*Problem requirements*: Turn the lines of the records below into a numbered list, starting with the line that contains "Name which of" and continuing through the end of the records, and leave out any blank lines.

*Extracted material*:

★ ★ ★ ★ ★

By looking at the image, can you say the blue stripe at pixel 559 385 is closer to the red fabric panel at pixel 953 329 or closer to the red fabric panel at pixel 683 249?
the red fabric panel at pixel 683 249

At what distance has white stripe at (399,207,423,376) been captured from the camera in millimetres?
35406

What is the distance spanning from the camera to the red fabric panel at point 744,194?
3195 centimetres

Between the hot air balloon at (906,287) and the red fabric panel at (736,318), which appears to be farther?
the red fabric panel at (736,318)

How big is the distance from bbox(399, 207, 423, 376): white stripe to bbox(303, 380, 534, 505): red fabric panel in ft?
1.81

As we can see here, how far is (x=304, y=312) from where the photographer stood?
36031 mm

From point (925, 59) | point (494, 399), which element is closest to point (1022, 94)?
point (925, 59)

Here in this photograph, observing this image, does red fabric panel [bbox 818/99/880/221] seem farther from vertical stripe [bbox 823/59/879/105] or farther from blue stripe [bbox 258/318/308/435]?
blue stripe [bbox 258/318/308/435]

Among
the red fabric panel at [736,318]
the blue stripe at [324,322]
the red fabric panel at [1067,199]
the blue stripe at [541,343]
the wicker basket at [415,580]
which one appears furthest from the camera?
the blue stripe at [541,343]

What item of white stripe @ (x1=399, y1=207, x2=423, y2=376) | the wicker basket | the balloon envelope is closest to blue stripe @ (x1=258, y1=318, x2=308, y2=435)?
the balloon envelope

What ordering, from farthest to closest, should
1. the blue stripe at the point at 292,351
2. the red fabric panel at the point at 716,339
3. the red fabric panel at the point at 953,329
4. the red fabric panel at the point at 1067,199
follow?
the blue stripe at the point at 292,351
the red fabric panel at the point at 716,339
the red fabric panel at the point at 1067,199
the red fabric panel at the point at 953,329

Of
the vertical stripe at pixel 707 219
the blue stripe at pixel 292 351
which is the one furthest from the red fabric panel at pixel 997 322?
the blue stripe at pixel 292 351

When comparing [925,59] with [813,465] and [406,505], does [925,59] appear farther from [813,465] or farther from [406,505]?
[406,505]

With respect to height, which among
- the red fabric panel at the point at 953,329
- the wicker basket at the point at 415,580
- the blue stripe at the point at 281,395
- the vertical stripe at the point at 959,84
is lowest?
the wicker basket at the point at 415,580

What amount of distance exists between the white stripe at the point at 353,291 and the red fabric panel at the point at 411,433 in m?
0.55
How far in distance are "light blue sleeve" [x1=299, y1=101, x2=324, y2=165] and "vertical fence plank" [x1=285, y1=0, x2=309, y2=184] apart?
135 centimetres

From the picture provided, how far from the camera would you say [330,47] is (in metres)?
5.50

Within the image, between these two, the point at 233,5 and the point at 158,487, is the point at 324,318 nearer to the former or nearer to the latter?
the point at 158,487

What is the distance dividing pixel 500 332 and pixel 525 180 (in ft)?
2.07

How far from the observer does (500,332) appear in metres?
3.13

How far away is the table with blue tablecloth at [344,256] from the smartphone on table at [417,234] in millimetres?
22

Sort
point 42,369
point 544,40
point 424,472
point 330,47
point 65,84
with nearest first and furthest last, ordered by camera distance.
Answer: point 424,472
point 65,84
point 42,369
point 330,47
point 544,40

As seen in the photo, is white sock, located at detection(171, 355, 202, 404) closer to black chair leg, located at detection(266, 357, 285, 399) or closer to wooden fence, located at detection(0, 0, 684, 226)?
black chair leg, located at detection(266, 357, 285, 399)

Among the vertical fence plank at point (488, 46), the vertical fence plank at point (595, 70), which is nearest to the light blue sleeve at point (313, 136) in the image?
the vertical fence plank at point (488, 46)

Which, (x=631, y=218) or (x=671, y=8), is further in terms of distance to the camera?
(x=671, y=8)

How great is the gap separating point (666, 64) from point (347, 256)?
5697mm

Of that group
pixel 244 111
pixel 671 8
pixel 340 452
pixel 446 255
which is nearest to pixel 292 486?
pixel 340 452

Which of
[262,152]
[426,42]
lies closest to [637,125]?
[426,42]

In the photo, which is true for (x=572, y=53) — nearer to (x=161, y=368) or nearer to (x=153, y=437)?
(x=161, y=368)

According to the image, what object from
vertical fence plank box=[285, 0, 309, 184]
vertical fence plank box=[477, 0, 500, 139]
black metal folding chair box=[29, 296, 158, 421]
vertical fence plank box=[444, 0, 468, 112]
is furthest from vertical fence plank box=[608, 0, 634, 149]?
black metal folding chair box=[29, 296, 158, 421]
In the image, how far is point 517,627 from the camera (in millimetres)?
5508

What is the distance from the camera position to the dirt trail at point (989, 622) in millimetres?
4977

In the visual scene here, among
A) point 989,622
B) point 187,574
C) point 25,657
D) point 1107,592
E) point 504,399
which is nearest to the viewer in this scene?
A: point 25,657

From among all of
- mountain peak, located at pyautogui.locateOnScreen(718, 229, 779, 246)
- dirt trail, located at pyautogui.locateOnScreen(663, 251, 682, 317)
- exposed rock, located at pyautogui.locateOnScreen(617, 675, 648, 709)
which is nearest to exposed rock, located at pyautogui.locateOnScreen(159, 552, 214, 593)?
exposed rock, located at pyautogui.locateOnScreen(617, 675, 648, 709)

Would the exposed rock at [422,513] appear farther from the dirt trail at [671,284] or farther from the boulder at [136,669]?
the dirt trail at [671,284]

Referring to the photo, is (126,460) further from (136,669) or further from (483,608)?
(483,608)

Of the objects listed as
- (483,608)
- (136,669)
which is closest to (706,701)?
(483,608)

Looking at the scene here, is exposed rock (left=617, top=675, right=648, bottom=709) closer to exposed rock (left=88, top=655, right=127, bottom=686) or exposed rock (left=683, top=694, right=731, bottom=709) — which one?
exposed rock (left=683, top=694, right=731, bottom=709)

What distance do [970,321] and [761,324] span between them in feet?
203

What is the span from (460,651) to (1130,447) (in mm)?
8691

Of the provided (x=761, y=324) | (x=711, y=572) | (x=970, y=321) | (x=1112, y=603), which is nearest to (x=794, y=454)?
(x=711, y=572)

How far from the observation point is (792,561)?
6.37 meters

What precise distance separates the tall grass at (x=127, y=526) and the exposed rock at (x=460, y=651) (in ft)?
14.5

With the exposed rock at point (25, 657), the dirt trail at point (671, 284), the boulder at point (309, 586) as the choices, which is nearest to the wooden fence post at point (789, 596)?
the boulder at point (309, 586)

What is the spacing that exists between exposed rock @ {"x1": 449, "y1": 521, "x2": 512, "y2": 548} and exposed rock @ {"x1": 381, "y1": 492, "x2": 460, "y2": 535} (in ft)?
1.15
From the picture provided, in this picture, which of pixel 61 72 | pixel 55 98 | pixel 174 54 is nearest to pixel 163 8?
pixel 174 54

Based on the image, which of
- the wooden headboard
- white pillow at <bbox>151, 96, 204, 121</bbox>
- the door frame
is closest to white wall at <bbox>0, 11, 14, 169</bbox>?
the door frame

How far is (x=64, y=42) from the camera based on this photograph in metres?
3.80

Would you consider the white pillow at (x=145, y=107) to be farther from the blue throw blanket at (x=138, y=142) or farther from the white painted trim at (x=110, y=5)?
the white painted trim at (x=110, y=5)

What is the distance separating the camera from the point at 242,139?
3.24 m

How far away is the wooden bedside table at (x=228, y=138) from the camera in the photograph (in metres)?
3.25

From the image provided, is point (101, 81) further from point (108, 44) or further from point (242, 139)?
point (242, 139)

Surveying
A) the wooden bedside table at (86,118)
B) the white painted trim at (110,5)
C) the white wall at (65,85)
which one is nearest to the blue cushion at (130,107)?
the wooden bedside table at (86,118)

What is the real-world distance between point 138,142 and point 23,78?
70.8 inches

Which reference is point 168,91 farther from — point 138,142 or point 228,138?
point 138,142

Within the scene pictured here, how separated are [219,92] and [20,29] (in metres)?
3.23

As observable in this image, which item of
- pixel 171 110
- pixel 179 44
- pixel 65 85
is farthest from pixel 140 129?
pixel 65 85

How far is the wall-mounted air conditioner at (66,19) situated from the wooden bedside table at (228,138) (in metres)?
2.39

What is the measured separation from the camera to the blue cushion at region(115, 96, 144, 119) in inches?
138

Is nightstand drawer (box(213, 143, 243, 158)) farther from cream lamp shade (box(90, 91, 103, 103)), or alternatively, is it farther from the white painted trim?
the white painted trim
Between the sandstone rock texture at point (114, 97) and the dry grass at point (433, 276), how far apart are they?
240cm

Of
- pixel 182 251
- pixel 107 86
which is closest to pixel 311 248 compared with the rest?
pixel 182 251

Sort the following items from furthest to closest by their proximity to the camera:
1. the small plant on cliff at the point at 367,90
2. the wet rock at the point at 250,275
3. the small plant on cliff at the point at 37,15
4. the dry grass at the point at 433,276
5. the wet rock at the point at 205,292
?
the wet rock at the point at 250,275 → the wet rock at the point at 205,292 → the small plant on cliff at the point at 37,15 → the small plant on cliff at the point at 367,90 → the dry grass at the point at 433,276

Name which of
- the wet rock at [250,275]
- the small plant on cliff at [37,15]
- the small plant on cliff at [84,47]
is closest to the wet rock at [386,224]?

★ ★ ★ ★ ★

*Output of the task*:
1. Name which of
2. - the wet rock at [250,275]
3. - the small plant on cliff at [37,15]
4. - the small plant on cliff at [84,47]
5. is closest to the wet rock at [386,224]?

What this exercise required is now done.